* Work to do: Can you return all of the data below word for word, omitting the pictures?

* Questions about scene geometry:
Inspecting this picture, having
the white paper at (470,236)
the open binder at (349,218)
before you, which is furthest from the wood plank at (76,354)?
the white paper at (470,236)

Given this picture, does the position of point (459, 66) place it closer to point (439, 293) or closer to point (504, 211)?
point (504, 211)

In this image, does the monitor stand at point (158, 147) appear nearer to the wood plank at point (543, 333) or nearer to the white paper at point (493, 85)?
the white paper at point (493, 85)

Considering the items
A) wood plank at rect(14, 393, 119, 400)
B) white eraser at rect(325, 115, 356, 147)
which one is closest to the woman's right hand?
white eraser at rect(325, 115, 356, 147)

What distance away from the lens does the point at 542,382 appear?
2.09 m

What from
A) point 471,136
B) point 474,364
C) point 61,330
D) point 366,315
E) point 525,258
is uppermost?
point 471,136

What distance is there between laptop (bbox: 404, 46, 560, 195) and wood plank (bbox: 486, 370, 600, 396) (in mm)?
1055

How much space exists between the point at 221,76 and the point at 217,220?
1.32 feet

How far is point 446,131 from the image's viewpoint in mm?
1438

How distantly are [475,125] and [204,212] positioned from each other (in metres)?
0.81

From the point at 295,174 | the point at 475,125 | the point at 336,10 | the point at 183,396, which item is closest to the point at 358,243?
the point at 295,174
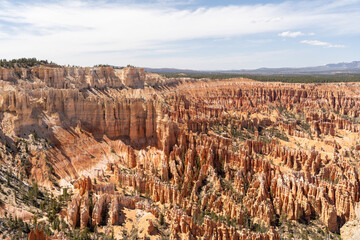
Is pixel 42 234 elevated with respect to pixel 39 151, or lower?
lower

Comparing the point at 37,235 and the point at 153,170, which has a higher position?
the point at 37,235

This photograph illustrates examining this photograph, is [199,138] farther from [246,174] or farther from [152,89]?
[152,89]

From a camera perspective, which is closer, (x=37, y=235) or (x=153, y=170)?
(x=37, y=235)

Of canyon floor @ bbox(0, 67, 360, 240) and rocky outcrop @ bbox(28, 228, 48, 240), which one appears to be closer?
rocky outcrop @ bbox(28, 228, 48, 240)

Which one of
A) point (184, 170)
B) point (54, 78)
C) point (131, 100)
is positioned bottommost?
point (184, 170)

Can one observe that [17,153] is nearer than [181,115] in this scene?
Yes

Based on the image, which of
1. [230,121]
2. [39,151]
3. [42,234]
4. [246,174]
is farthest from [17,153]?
[230,121]

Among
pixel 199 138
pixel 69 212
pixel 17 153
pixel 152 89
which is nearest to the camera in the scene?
pixel 69 212

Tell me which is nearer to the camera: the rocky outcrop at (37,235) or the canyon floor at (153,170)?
the rocky outcrop at (37,235)
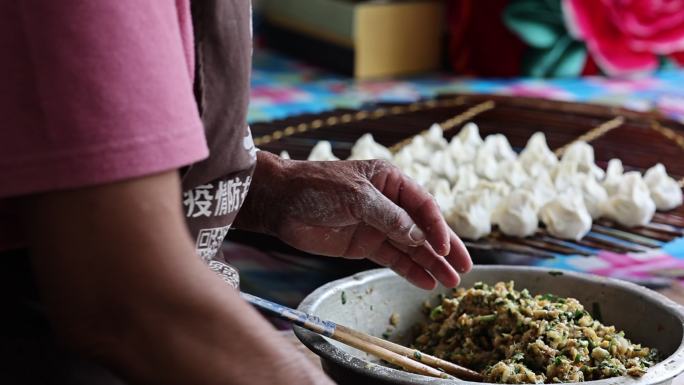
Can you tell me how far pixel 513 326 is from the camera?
1188mm

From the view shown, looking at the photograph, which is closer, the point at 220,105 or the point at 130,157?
the point at 130,157

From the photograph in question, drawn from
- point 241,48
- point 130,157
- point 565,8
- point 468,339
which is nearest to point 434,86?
point 565,8

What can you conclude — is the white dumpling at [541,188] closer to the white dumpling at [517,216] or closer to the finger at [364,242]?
the white dumpling at [517,216]

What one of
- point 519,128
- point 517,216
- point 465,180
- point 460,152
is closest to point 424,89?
point 519,128

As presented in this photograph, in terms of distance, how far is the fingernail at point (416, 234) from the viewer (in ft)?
4.11

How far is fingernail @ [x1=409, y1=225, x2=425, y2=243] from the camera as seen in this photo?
125 cm

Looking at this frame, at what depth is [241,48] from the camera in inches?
33.8

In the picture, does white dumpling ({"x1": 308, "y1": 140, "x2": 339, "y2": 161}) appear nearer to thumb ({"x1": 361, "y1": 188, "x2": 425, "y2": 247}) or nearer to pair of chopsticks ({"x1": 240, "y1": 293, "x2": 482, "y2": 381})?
thumb ({"x1": 361, "y1": 188, "x2": 425, "y2": 247})

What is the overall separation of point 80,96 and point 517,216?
120cm

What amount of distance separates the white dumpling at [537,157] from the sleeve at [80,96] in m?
1.49

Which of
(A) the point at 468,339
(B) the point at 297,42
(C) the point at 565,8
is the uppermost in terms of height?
(A) the point at 468,339

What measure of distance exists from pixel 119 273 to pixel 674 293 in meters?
1.20

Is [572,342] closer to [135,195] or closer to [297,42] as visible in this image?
[135,195]

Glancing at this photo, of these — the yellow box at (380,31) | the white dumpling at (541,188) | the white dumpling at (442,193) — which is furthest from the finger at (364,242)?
the yellow box at (380,31)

* Response to the task:
Inspecting this picture, having
the white paper at (470,236)
the open binder at (349,218)
before you, which is furthest from the wood plank at (76,354)?
the white paper at (470,236)

Given this picture, does the position of point (459, 66) place it closer to point (439, 293) or closer to point (504, 211)?
point (504, 211)

In this image, does the monitor stand at point (158, 147) appear nearer to the wood plank at point (543, 333) or nearer to the white paper at point (493, 85)?
the white paper at point (493, 85)

Considering the items
A) wood plank at rect(14, 393, 119, 400)
B) white eraser at rect(325, 115, 356, 147)
which one is closest to the woman's right hand?
white eraser at rect(325, 115, 356, 147)

What distance away from the lens does the point at 542,382 appear?
2.09 m

What from
A) point 471,136
B) point 474,364
C) point 61,330
D) point 366,315
E) point 525,258
is uppermost?
point 471,136

What distance is there between laptop (bbox: 404, 46, 560, 195) and wood plank (bbox: 486, 370, 600, 396) (in mm)?
1055

How much space exists between the point at 221,76 and the point at 217,220?
1.32 feet

How far is point 446,131 from the image's viewpoint in mm?
1438

How distantly are [475,125] and [204,212] positioned from each other (in metres)?
0.81

From the point at 295,174 | the point at 475,125 | the point at 336,10 | the point at 183,396, which item is closest to the point at 358,243?
the point at 295,174
Is pixel 42 234 elevated with respect to pixel 39 151, or lower?
lower

Comparing the point at 37,235 and the point at 153,170, which has a higher position?
the point at 37,235

This photograph illustrates examining this photograph, is [199,138] farther from [246,174] or farther from [152,89]?
[152,89]

From a camera perspective, which is closer, (x=37, y=235) or (x=153, y=170)?
(x=37, y=235)

Of canyon floor @ bbox(0, 67, 360, 240) and rocky outcrop @ bbox(28, 228, 48, 240), which one appears to be closer?
rocky outcrop @ bbox(28, 228, 48, 240)

Which one of
A) point (184, 170)
B) point (54, 78)
C) point (131, 100)
is positioned bottommost?
point (184, 170)

Can one observe that [17,153] is nearer than [181,115] in this scene?
Yes

Based on the image, which of
1. [230,121]
2. [39,151]
3. [42,234]
4. [246,174]
is farthest from [17,153]?
[230,121]

Among
pixel 199 138
pixel 69 212
pixel 17 153
pixel 152 89
which is nearest to the camera in the scene?
pixel 69 212

Tell me which is nearer to the camera: the rocky outcrop at (37,235) or the canyon floor at (153,170)?
the rocky outcrop at (37,235)
Can you tell me how far pixel 513 326 is from the camera?
1188mm

From the view shown, looking at the photograph, which is closer, the point at 220,105 or the point at 130,157?
the point at 130,157

From the photograph in question, drawn from
- point 241,48
- point 130,157
- point 565,8
- point 468,339
which is nearest to point 434,86?
point 565,8

What can you conclude — is the white dumpling at [541,188] closer to the white dumpling at [517,216] or closer to the finger at [364,242]?
the white dumpling at [517,216]

What one of
- point 519,128
- point 517,216
- point 465,180
- point 460,152
is closest to point 424,89?
point 519,128

As presented in this photograph, in terms of distance, how far is the fingernail at point (416, 234) from the viewer (in ft)?
4.11

How far is fingernail @ [x1=409, y1=225, x2=425, y2=243] from the camera as seen in this photo?
125 cm

Looking at this frame, at what depth is [241,48] from the camera in inches?
33.8

In the picture, does white dumpling ({"x1": 308, "y1": 140, "x2": 339, "y2": 161}) appear nearer to thumb ({"x1": 361, "y1": 188, "x2": 425, "y2": 247}) or nearer to pair of chopsticks ({"x1": 240, "y1": 293, "x2": 482, "y2": 381})?
thumb ({"x1": 361, "y1": 188, "x2": 425, "y2": 247})

What is the overall separation of point 80,96 and point 517,216?
120cm

What amount of distance separates the white dumpling at [537,157] from the sleeve at [80,96] in m?
1.49

Which of
(A) the point at 468,339
(B) the point at 297,42
(C) the point at 565,8
is the uppermost in terms of height?
(A) the point at 468,339

What measure of distance exists from pixel 119 273 to pixel 674 293 in meters?
1.20

Is [572,342] closer to [135,195] or closer to [297,42] as visible in this image?
[135,195]

Glancing at this photo, of these — the yellow box at (380,31) | the white dumpling at (541,188) | the white dumpling at (442,193) — which is furthest from the finger at (364,242)?
the yellow box at (380,31)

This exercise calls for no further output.